Outside again, the river was invisible in the dark, but I could feel it swell and sink beneath the lawn as I ran back to the office, as if the earth were a membrane, a blister, filling up fast with water or blood, as if I were running across the back of a bruise, thinking it was the world.

 

It was a three-hour drive to Grand Rapids, a two-lane highway through a tunnel of pines. A deer ran across the road outside Ottawa City, white tail flagging and falling in front of our car, then vanished into the woods on the other side of the highway, and I slowed down after that, afraid I’d come that close to hitting another. I’d been so near to that one I could see the sleek muscles tensing on either side of its ribs as it ran.

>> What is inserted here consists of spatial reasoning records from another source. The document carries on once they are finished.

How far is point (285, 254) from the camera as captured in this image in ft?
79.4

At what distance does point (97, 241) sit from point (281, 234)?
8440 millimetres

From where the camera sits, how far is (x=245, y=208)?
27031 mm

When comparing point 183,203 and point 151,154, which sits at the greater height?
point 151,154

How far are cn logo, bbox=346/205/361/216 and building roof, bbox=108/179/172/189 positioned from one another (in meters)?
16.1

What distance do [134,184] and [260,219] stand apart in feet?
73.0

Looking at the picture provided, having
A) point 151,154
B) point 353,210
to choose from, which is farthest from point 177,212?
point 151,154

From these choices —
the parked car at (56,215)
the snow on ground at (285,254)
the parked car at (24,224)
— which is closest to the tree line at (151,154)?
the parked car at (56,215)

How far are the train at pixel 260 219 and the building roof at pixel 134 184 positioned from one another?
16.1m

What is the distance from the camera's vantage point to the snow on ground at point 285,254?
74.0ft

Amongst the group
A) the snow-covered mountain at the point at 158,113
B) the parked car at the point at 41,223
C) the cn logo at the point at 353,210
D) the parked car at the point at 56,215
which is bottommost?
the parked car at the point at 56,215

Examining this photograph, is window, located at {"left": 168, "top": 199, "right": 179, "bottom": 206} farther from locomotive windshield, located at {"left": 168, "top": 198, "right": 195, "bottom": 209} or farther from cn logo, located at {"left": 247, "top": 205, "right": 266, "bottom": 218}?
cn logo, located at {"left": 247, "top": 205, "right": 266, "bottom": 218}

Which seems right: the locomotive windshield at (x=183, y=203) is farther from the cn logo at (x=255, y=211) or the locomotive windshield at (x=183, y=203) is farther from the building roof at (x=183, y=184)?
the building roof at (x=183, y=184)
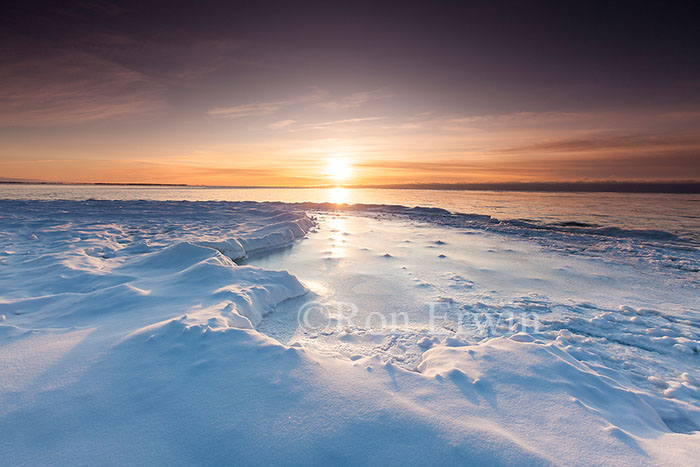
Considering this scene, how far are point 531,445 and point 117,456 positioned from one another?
90.7 inches

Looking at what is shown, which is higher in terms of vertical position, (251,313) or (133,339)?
(133,339)

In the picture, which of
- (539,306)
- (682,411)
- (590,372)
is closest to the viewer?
(682,411)

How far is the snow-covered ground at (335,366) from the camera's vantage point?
1.73 metres

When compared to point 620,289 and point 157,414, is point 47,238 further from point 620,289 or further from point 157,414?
point 620,289

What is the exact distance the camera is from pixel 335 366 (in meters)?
2.50

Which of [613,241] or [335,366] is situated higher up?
[613,241]

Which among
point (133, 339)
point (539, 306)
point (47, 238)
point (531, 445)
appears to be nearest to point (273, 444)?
point (531, 445)

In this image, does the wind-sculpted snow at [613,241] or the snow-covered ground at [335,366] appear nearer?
the snow-covered ground at [335,366]

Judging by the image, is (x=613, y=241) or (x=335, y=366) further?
(x=613, y=241)

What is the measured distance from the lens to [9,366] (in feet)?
7.61

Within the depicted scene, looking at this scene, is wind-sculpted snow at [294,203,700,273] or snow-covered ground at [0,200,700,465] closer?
snow-covered ground at [0,200,700,465]

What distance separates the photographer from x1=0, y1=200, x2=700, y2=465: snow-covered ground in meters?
1.73

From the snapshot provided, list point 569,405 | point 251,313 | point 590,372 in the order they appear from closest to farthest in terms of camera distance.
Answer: point 569,405
point 590,372
point 251,313

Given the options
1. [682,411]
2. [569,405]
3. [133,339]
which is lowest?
[682,411]
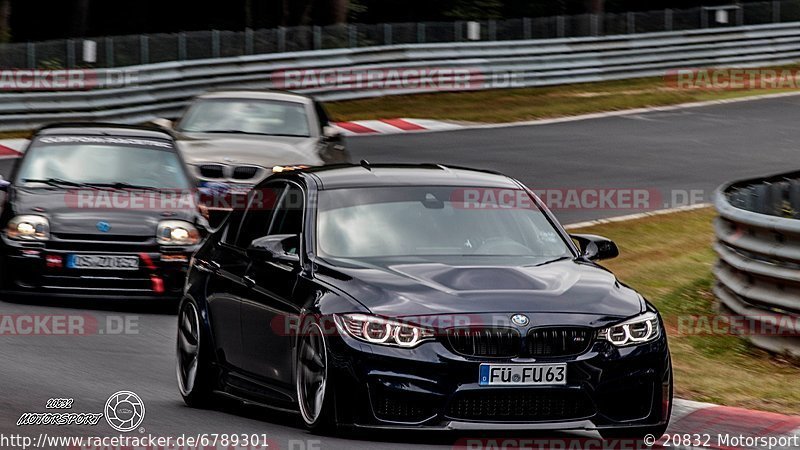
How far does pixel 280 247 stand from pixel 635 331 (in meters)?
1.96

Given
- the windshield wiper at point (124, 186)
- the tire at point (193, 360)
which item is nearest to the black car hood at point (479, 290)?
the tire at point (193, 360)

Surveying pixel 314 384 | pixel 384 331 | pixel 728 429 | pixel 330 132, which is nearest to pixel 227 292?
pixel 314 384

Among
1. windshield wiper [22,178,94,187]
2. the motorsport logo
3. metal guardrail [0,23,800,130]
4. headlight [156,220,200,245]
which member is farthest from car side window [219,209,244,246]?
metal guardrail [0,23,800,130]

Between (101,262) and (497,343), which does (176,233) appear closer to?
(101,262)

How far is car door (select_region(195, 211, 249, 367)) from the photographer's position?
9445mm

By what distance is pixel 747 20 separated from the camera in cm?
4612

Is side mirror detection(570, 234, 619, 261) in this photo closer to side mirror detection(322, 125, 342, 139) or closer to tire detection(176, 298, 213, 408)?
tire detection(176, 298, 213, 408)

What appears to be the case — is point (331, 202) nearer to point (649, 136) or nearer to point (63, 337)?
point (63, 337)

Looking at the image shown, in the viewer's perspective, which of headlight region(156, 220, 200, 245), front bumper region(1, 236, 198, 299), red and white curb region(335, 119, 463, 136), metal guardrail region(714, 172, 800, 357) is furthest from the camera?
red and white curb region(335, 119, 463, 136)

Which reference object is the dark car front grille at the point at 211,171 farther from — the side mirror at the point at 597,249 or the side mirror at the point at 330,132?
the side mirror at the point at 597,249

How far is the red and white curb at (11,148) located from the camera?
25.9 meters

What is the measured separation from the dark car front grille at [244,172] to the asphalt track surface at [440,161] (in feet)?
12.9

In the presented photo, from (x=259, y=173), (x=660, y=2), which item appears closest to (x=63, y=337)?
(x=259, y=173)

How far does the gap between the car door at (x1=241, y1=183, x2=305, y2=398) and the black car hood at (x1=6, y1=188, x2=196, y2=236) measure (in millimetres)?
4778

My father was asleep with his mouth open in the passenger’s seat beside me. The weather was cool for May, but bright as milk and shimmering with new leaves. Further, then, outside of Ottawa City, I saw two black puppies sprawled in dirt at the side of the road beneath some dusty wildflowers wagging baby blue above their corpses. The puppies looked peaceful there, like boots, not bloody and ruined like roadkill. They looked as if someone had flung them, dead already, out the window of a slow-moving car.

Here and there a turkey vulture soared and spiraled. A crow landed on a telephone wire, buoying it with black weight, while the milkweed pods just nodded at each other in ditches, dumb as swans.

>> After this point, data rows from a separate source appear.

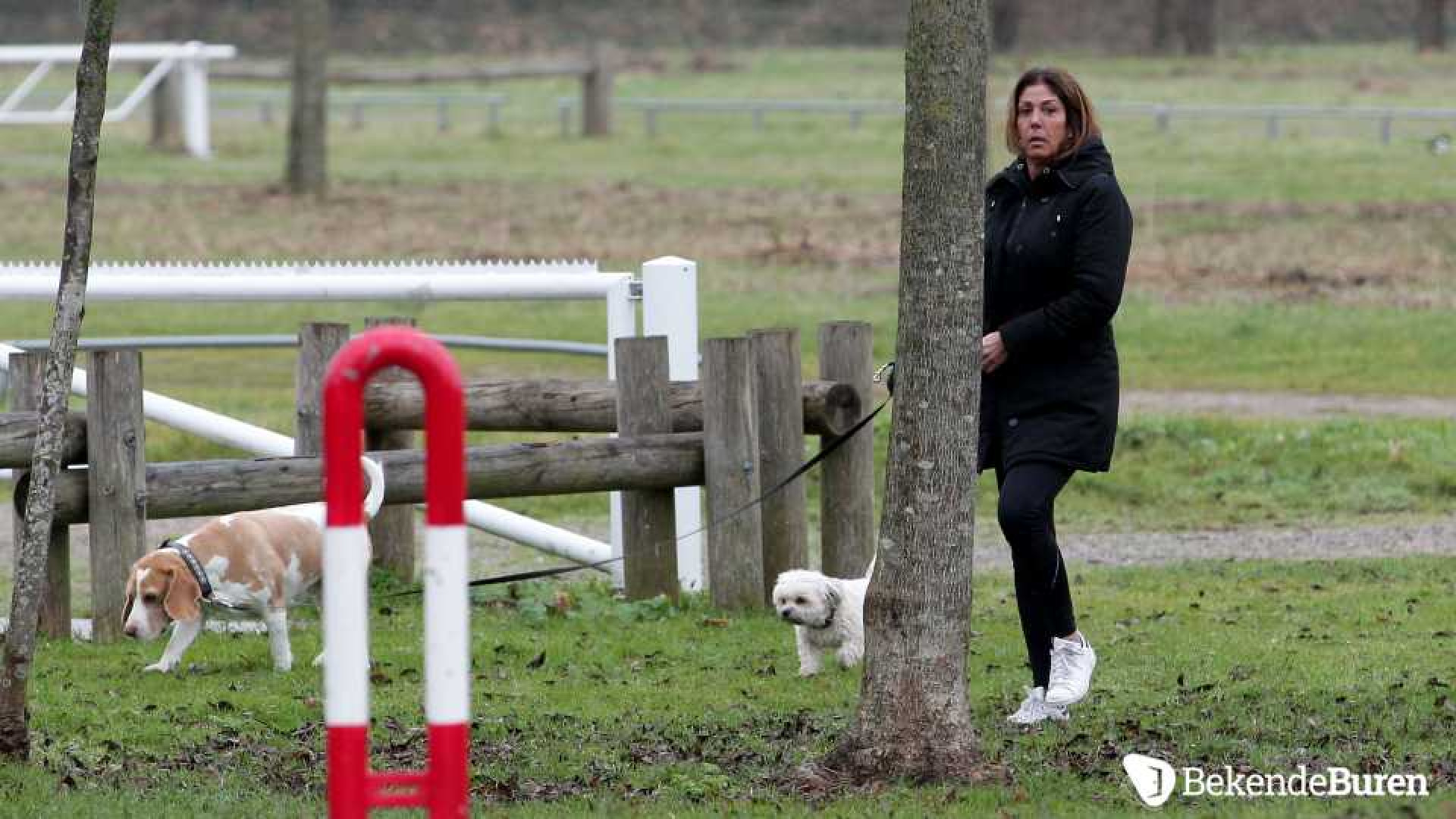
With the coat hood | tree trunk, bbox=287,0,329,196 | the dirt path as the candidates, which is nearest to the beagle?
the coat hood

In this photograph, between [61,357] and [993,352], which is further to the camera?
[993,352]

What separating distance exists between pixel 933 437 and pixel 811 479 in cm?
720

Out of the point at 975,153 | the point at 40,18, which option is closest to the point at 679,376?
the point at 975,153

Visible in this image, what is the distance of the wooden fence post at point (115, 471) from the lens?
9055mm

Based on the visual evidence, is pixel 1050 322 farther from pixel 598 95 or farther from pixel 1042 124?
pixel 598 95

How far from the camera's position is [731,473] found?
9.80 meters

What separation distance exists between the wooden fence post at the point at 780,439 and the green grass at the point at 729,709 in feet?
1.52

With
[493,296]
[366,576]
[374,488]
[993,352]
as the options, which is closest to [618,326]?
[493,296]

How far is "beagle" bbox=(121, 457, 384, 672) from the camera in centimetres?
847

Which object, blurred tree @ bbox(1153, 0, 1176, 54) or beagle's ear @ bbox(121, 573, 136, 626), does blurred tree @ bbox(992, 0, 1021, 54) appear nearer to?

The cauliflower fields between Suspicious River and Grand Rapids were dank that day, and every few miles there were clusters of small migrant shacks huddled at the edges of those fields. No windows, and their plywood sides had gone gray-green, maybe rotten, through the winter and spring rain.

Soon they would be back—dark-haired children licking popsicles and thin men with straw hats scattered around the shacks. Occasionally in the summer a migrant family might be seen at the grocery store in Suspicious River, looking shy and tired under the bright lights in the narrow aisles crowded with cans, holding tightly to the little ones’ hands. But they were seen rarely, and never anywhere but the grocery store—except out there, in those fields, like a human crop.

The migrants had quit coming into Suspicious River and the surrounding towns for anything other than emergencies and bags of bread three summers before when a Mexican boy had been beaten and left to die after a fight at Trim’s Bar & Grill. The fight had started at the pool table and ended in the alley between the bar and the branch library—a small room filled with old books that smelled like wet hair and fire-salvaged dresses behind a plate glass window. Just that one Mexican boy—seventeen, the paper said—against a gang of white drunks. He died, slowly, later, in the Ottawa County Hospital of massive head injuries, and the attitude in Suspicious River seemed to be that it was that boy’s own fault, being beaten to death—an accident, like falling off a roof—for having come downtown at night. For having asked for a beer in a bar.